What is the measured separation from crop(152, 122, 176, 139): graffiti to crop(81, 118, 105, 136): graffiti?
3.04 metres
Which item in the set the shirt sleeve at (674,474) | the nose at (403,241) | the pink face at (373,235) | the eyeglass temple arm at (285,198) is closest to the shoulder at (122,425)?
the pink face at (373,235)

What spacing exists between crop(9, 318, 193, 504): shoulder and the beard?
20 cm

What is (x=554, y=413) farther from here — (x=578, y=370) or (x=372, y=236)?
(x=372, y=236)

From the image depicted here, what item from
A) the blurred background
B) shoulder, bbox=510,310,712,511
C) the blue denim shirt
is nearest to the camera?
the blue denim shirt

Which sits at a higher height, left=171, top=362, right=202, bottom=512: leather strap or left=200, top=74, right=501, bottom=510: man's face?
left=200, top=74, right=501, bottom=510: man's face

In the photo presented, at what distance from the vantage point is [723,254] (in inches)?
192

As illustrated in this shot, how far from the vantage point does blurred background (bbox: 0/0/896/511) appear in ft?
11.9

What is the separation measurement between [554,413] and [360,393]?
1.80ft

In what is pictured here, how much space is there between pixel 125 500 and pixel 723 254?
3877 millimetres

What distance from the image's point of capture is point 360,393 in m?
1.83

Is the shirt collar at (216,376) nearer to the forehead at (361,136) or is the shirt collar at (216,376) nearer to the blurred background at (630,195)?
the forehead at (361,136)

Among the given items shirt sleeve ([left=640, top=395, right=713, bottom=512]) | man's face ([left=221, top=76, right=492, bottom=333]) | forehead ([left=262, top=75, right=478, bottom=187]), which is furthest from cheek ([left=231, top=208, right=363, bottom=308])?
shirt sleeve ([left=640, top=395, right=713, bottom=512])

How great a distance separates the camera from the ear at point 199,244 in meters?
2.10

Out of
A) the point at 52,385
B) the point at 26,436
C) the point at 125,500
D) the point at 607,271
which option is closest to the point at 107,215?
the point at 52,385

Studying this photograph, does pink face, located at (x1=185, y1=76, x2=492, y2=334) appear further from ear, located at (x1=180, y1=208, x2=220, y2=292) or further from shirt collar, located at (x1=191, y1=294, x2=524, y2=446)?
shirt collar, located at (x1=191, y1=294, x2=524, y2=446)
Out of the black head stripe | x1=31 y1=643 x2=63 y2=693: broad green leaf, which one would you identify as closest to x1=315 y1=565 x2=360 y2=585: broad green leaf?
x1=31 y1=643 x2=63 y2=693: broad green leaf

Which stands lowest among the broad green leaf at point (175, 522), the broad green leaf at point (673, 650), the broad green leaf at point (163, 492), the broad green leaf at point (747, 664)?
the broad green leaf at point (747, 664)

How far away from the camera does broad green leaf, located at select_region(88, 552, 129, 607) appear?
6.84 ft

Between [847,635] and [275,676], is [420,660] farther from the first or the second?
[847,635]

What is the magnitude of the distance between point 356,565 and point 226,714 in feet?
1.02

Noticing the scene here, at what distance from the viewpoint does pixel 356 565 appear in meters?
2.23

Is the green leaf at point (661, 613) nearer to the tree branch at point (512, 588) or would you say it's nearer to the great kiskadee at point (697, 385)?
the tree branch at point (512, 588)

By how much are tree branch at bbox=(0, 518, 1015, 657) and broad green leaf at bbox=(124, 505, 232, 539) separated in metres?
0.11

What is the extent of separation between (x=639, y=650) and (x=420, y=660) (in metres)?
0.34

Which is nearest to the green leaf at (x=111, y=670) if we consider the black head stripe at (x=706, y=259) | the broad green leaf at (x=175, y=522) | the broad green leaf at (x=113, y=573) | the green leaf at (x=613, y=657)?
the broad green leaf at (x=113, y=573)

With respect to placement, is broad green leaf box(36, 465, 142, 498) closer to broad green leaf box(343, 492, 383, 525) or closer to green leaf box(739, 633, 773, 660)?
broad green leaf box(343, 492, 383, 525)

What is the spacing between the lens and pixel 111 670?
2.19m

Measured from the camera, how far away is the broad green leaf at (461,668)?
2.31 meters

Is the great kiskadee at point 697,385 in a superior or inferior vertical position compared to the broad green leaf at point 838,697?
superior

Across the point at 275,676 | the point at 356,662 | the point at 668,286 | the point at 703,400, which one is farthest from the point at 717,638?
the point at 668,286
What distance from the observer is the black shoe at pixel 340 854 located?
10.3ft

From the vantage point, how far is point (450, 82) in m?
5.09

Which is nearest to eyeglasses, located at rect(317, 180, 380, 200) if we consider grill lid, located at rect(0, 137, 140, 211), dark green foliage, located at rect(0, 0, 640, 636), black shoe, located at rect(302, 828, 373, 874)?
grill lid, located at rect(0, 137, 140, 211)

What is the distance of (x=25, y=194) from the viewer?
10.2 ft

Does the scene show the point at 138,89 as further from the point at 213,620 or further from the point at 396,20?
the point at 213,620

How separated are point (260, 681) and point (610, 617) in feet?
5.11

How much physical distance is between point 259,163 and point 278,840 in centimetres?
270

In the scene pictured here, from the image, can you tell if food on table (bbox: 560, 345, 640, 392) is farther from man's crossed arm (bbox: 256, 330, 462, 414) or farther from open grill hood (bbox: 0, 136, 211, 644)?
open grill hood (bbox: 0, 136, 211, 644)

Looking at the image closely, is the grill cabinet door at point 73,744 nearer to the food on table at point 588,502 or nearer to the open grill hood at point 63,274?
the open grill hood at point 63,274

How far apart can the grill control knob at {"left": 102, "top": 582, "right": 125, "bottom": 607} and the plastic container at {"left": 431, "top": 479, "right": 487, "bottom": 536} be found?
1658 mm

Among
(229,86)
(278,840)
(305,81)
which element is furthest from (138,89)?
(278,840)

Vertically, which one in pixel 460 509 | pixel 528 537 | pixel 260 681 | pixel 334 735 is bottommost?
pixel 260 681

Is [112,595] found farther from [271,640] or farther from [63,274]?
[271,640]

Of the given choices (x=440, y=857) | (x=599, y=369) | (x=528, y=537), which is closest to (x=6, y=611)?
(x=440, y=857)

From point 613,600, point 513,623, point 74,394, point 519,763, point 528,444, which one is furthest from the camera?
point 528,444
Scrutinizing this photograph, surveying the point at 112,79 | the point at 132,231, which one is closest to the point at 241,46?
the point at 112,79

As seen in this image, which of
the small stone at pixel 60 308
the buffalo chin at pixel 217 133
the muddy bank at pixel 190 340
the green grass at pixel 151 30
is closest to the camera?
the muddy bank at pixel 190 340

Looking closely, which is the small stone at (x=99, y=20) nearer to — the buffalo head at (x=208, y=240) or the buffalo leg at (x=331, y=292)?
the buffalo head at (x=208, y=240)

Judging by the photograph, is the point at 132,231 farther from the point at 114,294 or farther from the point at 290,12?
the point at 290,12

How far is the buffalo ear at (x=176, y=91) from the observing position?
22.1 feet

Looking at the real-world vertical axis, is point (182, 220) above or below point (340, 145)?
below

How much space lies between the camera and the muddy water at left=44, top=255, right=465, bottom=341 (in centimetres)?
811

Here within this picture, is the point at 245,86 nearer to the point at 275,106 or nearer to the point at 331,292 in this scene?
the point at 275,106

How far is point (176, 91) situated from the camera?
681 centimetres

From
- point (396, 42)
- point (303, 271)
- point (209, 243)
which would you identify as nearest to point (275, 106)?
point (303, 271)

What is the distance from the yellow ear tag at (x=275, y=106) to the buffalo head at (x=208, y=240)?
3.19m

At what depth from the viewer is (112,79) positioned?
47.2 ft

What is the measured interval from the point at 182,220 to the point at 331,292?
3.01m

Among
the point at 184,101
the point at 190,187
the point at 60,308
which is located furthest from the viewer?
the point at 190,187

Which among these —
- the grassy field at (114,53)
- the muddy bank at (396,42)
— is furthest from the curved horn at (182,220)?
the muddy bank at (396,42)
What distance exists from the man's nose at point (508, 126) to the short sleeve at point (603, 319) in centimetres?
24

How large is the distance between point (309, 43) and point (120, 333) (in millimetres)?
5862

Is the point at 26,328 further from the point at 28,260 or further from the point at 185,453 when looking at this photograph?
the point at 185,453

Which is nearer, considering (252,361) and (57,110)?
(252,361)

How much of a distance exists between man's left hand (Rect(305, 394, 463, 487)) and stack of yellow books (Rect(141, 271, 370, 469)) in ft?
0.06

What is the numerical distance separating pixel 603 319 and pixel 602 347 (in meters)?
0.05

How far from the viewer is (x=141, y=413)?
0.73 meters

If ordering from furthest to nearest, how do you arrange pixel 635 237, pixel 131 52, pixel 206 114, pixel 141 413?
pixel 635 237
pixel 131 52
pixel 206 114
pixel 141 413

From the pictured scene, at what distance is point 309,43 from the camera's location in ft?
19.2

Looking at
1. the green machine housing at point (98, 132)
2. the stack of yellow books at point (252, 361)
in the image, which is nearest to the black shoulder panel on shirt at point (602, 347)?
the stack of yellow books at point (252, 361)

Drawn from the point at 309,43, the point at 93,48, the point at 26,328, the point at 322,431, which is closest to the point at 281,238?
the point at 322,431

--

*Objetivo de la tarea*. Transcriba sin modificación alguna el tramo que va desde el inicio de los ítems hasta la línea que contiene "3.04 metres", ambos extremos incluidos.

*Resultado de la tarea*.
What is the measured separation from crop(152, 122, 176, 139): graffiti to crop(81, 118, 105, 136): graffiti?
3.04 metres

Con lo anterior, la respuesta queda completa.